(Questions about pictured scenes)
◆ ◆ ◆
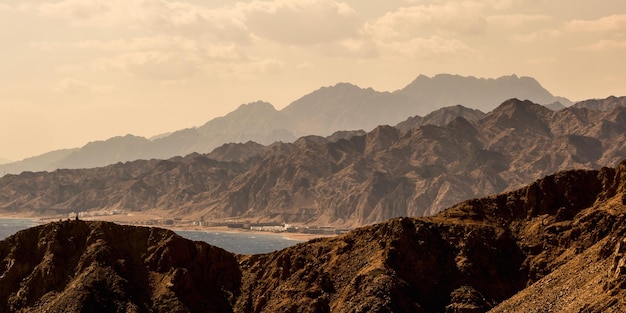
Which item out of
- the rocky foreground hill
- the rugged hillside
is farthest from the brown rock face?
the rugged hillside

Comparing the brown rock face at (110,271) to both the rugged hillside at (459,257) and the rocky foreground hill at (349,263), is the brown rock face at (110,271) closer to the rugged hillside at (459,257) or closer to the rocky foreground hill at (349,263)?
the rocky foreground hill at (349,263)

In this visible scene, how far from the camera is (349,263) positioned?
139 meters

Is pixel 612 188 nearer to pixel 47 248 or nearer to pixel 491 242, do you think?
pixel 491 242

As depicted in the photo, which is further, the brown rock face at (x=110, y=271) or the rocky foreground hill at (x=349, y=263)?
the brown rock face at (x=110, y=271)

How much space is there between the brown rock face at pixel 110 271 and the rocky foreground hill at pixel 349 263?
→ 0.20 m

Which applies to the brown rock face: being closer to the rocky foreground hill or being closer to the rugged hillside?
the rocky foreground hill

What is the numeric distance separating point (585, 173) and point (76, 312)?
95103mm

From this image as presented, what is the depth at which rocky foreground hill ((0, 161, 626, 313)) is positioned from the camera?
12875 centimetres

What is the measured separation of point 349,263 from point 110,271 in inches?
1613

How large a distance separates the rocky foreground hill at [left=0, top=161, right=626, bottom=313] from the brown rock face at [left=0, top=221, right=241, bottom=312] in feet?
0.67

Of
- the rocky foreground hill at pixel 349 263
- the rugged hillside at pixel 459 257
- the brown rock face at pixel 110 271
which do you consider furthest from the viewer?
the brown rock face at pixel 110 271

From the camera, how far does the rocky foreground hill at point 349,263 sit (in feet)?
422

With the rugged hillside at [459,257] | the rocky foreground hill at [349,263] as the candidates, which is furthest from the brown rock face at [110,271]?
◆ ◆ ◆
■ Exercise brief
Reproduce every item above word for word, leaving out the pictures.

■ Solution
Which item out of
- the rocky foreground hill
- the rugged hillside
is farthest from the brown rock face?
the rugged hillside

Comparing the brown rock face at (110,271) to both the rugged hillside at (459,257) and the rocky foreground hill at (349,263), is the brown rock face at (110,271) closer to the rugged hillside at (459,257) or closer to the rocky foreground hill at (349,263)?
the rocky foreground hill at (349,263)

In this visible scene, how far from the camera is (349,263) positioned?
139 meters

Is pixel 612 188 nearer to pixel 47 248 or nearer to pixel 491 242, do you think?
pixel 491 242

As depicted in the photo, which is further, the brown rock face at (x=110, y=271) or the rocky foreground hill at (x=349, y=263)?
the brown rock face at (x=110, y=271)

How much space is there between the brown rock face at pixel 110 271 and the rocky foreground hill at pixel 349 263?
→ 0.20 m

Which applies to the brown rock face: being closer to the rocky foreground hill or being closer to the rugged hillside?
the rocky foreground hill

What is the numeric distance separating point (585, 173) and point (76, 312)?
95103mm

From this image as presented, what is the depth at which rocky foreground hill ((0, 161, 626, 313)) is positioned from the camera?
12875 centimetres

What is the measured separation of point 349,263 from point 110,271 in inches?
1613

How large a distance separates the rocky foreground hill at [left=0, top=161, right=626, bottom=313] from the brown rock face at [left=0, top=221, right=241, bottom=312] in feet?
0.67

Of
- the rocky foreground hill at pixel 349 263
- the rugged hillside at pixel 459 257
- the brown rock face at pixel 110 271
which do you consider furthest from the viewer?
the brown rock face at pixel 110 271

From the camera, how far does the rocky foreground hill at point 349,263 sit (in feet)?
422

With the rugged hillside at [459,257] | the rocky foreground hill at [349,263] as the candidates, which is furthest from the brown rock face at [110,271]?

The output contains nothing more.